「噛むことはストレス解消につながる」と言われています。実際、非常ベルなどの不快な音を聞かせる実験では、ガムを噛んでいると、脳が感じるストレスが軽減されるという結果が報告されています。
新潟大学の山村健介教授によれば、噛むことで食べ物の形や味の情報が脳に伝わり、脳の活動が活性化するそうです。ガムを2分間噛んだ後に記憶力テストを行うと、高齢者ほど成績が向上したという研究もあります。これは、記憶を司る海馬などの働きが高まるためと考えられています。

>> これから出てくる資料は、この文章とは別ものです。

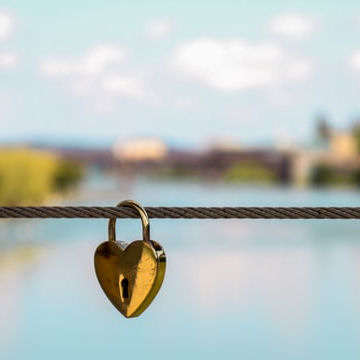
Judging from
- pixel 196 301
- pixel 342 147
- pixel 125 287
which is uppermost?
pixel 342 147

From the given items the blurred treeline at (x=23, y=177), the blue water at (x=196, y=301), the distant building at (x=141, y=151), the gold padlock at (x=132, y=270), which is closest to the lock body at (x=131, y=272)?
the gold padlock at (x=132, y=270)

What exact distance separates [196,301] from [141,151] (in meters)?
30.0

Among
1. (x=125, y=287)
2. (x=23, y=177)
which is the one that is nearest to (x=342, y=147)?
(x=23, y=177)

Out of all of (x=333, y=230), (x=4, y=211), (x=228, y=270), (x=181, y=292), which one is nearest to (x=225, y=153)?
(x=333, y=230)

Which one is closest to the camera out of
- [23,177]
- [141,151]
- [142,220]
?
[142,220]

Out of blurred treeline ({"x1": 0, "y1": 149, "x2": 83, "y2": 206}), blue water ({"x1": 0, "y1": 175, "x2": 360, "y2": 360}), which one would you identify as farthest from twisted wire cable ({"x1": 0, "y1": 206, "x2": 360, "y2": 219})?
blurred treeline ({"x1": 0, "y1": 149, "x2": 83, "y2": 206})

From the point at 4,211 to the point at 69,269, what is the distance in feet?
87.3

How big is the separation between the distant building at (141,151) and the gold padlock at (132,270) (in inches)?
1711

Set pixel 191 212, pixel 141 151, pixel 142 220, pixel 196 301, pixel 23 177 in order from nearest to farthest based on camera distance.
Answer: pixel 142 220 → pixel 191 212 → pixel 196 301 → pixel 23 177 → pixel 141 151

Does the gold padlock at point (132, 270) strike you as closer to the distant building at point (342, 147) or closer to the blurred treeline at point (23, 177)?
the blurred treeline at point (23, 177)

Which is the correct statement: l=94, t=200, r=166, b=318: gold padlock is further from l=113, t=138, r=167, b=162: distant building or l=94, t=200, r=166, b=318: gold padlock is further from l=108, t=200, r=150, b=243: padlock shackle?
l=113, t=138, r=167, b=162: distant building

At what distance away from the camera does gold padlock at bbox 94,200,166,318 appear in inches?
37.0

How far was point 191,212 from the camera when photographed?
42.1 inches

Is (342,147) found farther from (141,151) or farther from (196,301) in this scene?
(196,301)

また、ネズミを使った実験では、噛む力を失うと迷路の出口にたどり着くまでの時間が長くなることが確認されました。さらに、毎日30分間拘束してストレスを与え、発がん物質を投与した実験では、木をかじることができたグループのがん発症率が、何もしなかったグループの約3分の1にまで減少したそうです。噛むことでストレスが緩和され、免疫機能が保たれた可能性が示唆されています。
ガムを噛むことは、食道がんの予防にも効果があるとされています。唾液が粘膜を保護し、逆流した胃酸を中和する働きがあるためです。食事はよく噛んで味わい、日常的にガムを噛む習慣を取り入れることで、認知機能の低下やがんの予防につながるかもしれません。たかが、「ガム」と侮ってはいけません。ガムを噛むという小さな習慣が、私たちの心と身体を守る力になるのです。

心のコラム
№40 ガムで脳活!記憶力・ストレス・がん予防まで?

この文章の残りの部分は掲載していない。